=== TASK GOAL ===
Lay out the items from the line containing "Give the correct ordering of" through the line containing "Answer: woman's lips" as a Markdown table with the columns Row and Line, numbering each line and skipping blank ones.

=== INPUT FOR THIS TASK ===
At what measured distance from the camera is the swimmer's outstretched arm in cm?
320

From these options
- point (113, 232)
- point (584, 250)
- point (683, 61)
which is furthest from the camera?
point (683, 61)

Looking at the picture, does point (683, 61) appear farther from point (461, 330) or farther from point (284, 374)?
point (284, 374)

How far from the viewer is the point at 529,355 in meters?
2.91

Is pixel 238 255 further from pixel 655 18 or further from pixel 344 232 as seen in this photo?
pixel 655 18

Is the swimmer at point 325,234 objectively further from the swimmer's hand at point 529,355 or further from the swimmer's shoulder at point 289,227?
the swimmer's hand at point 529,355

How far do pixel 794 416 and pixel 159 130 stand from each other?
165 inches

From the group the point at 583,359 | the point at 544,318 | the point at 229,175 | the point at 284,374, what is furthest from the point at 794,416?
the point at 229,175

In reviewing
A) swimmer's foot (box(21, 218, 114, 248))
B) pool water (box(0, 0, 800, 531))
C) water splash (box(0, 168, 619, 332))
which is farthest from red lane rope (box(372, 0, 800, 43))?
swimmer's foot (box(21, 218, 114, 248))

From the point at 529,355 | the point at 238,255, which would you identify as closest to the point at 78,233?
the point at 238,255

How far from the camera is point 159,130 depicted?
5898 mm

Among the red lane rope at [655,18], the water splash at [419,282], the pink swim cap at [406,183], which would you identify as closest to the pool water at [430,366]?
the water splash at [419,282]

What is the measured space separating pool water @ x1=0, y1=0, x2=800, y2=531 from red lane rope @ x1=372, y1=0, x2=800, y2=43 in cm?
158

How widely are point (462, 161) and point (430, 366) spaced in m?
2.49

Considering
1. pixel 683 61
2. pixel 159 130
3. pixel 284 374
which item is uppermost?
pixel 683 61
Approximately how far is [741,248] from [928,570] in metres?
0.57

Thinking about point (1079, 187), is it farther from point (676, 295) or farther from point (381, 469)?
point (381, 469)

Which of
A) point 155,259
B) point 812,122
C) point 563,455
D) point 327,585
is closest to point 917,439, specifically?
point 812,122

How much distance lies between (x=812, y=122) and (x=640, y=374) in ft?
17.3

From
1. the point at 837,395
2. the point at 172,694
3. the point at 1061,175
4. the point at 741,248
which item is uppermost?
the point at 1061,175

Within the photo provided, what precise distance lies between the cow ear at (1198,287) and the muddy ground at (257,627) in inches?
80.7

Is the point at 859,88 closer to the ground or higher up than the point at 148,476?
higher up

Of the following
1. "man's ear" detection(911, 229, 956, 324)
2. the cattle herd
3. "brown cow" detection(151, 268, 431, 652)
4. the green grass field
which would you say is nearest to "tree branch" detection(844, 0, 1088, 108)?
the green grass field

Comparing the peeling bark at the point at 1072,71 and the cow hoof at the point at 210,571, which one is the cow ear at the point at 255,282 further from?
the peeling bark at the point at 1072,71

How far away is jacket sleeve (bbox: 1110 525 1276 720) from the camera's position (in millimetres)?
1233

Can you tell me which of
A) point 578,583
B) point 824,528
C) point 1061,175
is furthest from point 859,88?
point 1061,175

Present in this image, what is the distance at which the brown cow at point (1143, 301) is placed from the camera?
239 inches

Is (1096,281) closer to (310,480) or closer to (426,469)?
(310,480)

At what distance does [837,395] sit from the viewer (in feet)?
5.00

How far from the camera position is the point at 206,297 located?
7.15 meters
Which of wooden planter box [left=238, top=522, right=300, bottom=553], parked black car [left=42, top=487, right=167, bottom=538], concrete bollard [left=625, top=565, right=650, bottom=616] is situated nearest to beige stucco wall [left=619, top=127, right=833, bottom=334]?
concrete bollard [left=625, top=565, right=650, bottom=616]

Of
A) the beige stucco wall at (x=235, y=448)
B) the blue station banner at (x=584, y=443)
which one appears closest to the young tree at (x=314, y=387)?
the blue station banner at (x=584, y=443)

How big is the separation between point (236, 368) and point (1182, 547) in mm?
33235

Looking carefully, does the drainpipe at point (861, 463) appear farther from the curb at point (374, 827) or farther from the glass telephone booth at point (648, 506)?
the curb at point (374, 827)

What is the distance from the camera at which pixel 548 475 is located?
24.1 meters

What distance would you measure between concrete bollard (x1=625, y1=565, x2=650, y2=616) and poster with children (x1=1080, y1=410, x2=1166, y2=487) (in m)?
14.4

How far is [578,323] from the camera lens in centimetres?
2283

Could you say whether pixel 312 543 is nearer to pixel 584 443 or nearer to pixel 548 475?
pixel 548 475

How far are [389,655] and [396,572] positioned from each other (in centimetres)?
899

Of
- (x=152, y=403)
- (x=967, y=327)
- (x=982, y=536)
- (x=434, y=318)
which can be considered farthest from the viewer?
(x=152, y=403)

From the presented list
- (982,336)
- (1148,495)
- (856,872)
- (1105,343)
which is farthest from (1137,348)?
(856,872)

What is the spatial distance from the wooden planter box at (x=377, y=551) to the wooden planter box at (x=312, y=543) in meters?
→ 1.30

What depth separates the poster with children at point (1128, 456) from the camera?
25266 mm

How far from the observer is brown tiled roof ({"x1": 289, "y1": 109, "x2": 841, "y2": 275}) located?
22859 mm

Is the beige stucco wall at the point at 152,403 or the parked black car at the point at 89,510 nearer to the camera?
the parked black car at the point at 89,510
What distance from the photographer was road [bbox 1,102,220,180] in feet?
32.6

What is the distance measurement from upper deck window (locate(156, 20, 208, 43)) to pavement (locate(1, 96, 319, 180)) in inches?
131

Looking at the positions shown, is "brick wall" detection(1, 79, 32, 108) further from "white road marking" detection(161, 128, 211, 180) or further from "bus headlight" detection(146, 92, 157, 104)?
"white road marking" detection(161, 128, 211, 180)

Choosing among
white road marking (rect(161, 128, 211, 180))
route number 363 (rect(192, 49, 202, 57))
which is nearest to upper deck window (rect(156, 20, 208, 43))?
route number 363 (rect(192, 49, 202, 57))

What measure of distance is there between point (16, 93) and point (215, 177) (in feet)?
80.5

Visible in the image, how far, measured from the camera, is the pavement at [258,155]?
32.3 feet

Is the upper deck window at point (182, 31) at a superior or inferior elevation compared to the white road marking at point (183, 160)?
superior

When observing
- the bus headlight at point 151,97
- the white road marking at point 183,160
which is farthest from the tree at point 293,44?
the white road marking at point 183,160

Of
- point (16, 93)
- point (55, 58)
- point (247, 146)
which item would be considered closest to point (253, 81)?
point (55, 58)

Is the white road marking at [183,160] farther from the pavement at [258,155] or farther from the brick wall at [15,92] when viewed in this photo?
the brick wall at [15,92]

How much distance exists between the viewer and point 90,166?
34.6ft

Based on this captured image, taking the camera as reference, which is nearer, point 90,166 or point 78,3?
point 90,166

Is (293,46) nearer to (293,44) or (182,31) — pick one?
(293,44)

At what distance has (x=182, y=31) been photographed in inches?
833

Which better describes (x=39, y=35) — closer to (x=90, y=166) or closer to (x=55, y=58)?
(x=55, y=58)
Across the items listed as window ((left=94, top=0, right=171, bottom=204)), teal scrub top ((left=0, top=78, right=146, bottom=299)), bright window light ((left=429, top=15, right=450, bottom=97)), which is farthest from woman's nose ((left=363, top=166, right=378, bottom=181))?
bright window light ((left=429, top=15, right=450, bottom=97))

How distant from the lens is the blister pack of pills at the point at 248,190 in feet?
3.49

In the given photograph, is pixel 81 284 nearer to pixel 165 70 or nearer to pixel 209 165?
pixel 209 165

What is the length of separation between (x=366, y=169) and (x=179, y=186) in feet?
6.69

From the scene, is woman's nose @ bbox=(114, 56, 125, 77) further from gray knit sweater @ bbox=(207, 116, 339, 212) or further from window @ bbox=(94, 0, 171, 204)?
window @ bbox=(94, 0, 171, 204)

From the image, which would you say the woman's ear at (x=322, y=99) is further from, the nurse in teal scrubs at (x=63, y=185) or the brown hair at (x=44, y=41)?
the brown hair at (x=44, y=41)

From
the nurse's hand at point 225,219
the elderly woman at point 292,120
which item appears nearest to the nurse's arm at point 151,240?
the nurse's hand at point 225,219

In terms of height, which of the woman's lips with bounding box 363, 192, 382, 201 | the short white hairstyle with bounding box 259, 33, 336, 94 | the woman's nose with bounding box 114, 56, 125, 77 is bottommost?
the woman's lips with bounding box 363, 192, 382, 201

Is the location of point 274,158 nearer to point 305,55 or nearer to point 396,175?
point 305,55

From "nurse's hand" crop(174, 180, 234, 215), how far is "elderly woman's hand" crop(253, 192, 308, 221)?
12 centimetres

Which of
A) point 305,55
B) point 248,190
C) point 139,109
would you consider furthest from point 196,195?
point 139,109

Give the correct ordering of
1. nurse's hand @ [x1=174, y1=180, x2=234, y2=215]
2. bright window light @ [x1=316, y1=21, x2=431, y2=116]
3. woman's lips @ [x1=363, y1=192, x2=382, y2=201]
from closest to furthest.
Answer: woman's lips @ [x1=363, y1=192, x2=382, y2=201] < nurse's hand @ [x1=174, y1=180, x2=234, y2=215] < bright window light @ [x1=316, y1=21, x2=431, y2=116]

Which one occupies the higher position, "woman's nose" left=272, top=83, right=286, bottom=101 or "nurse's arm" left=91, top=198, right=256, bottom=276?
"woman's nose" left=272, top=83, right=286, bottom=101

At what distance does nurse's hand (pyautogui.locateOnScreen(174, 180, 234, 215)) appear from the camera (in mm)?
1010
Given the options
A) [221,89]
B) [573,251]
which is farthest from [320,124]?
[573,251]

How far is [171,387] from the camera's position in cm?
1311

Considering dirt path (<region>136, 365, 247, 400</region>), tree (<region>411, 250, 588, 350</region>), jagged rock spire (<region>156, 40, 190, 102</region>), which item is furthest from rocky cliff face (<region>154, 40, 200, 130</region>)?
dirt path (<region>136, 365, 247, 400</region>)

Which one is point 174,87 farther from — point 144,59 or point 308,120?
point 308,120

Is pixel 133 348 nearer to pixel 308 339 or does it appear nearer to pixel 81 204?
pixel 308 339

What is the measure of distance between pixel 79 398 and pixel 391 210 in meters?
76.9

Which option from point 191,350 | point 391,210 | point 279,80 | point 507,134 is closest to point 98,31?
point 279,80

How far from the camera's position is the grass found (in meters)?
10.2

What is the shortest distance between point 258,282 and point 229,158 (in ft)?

=== CORRECT RESULT ===
| Row | Line |
|---|---|
| 1 | Give the correct ordering of |
| 2 | 1. nurse's hand @ [x1=174, y1=180, x2=234, y2=215] |
| 3 | 2. bright window light @ [x1=316, y1=21, x2=431, y2=116] |
| 4 | 3. woman's lips @ [x1=363, y1=192, x2=382, y2=201] |
| 5 | from closest to furthest. |
| 6 | Answer: woman's lips @ [x1=363, y1=192, x2=382, y2=201] < nurse's hand @ [x1=174, y1=180, x2=234, y2=215] < bright window light @ [x1=316, y1=21, x2=431, y2=116] |